ALiSNet: Accurate and Lightweight Human Segmentation Network for Fashion E-Commerce
This work addresses the need for lightweight and accurate on-device human segmentation to enhance privacy and enable applications like virtual try-on in fashion e-commerce, but it is incremental as it builds on existing methods.
The paper tackled the problem of accurately segmenting human bodies from photos for fashion e-commerce applications, achieving a model with 97.6% mIoU accuracy and a size of 4MB, outperforming Apple Person Segmentation at 94.4% mIoU.

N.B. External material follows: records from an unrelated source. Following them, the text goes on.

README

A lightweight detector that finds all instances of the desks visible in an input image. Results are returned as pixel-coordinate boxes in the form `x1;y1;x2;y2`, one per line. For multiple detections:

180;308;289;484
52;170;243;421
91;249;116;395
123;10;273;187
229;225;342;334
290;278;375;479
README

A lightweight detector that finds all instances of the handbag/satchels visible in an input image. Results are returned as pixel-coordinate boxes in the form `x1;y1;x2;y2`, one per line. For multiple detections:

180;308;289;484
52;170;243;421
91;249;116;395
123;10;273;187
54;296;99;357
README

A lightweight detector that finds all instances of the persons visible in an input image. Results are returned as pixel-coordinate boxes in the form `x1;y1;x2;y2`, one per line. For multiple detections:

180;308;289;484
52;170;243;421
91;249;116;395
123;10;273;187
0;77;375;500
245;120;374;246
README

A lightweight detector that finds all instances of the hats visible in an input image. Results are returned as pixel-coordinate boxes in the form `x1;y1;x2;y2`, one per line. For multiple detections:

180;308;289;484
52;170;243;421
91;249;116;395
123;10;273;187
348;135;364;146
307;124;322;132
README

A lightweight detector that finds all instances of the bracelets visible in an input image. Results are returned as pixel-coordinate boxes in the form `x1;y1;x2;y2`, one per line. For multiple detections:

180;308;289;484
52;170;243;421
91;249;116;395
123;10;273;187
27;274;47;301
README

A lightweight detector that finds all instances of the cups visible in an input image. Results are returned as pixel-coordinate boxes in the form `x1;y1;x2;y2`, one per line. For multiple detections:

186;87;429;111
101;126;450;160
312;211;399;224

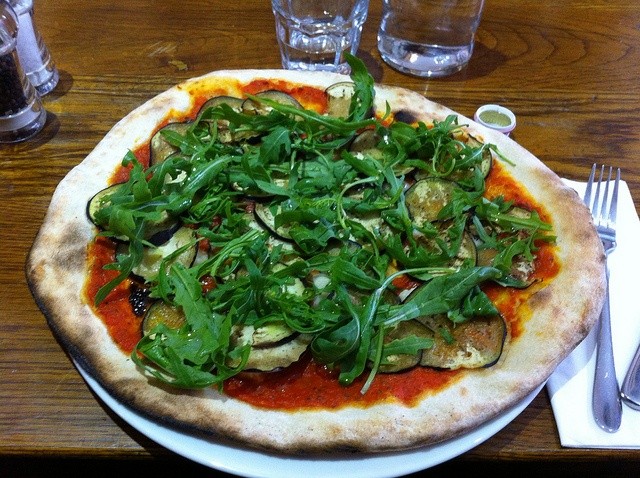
271;1;369;75
377;0;482;77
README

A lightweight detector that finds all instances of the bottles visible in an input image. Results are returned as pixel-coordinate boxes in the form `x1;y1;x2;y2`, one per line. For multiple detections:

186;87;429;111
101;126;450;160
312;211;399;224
0;1;48;144
1;1;60;97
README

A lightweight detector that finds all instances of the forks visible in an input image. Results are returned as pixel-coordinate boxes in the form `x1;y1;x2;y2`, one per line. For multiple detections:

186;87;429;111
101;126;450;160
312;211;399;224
584;163;623;433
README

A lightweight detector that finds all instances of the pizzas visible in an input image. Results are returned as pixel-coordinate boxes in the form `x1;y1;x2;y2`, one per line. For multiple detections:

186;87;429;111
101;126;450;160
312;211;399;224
25;69;608;456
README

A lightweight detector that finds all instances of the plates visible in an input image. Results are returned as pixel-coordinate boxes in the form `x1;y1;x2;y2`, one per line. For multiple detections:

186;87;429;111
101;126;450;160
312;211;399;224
65;349;549;477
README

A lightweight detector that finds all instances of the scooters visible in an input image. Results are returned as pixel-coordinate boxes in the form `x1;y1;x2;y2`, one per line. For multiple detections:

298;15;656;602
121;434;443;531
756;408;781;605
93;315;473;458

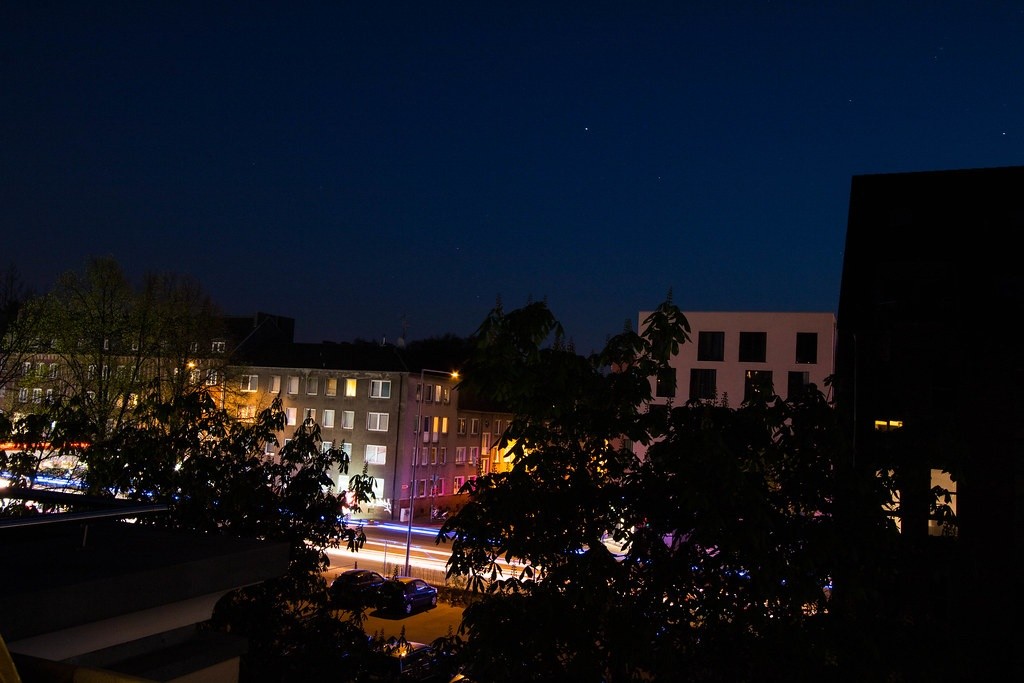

Accurately estimating human body shape from photos can enable innovative applications in fashion, from mass customization, to size and fit recommendations and virtual try-on. Body silhouettes calculated from user pictures are effective representations of the body shape for downstream tasks. Smartphones provide a convenient way for users to capture images of their body, and on-device image processing allows predicting body segmentation while protecting users privacy. Existing off-the-shelf methods for human segmentation are closed source and cannot be specialized for our application of body shape and measurement estimation. Therefore, we create a new segmentation model by simplifying Semantic FPN with PointRend, an existing accurate model. We finetune this model on a high-quality dataset of humans in a restricted set of poses relevant for our application. We obtain our final model, ALiSNet, with a size of 4MB and 97.6$\pm$1.0$\%$ mIoU, compared to Apple Person Segmentation, which has an accuracy of 94.4$\pm$5.7$\%$ mIoU on our dataset.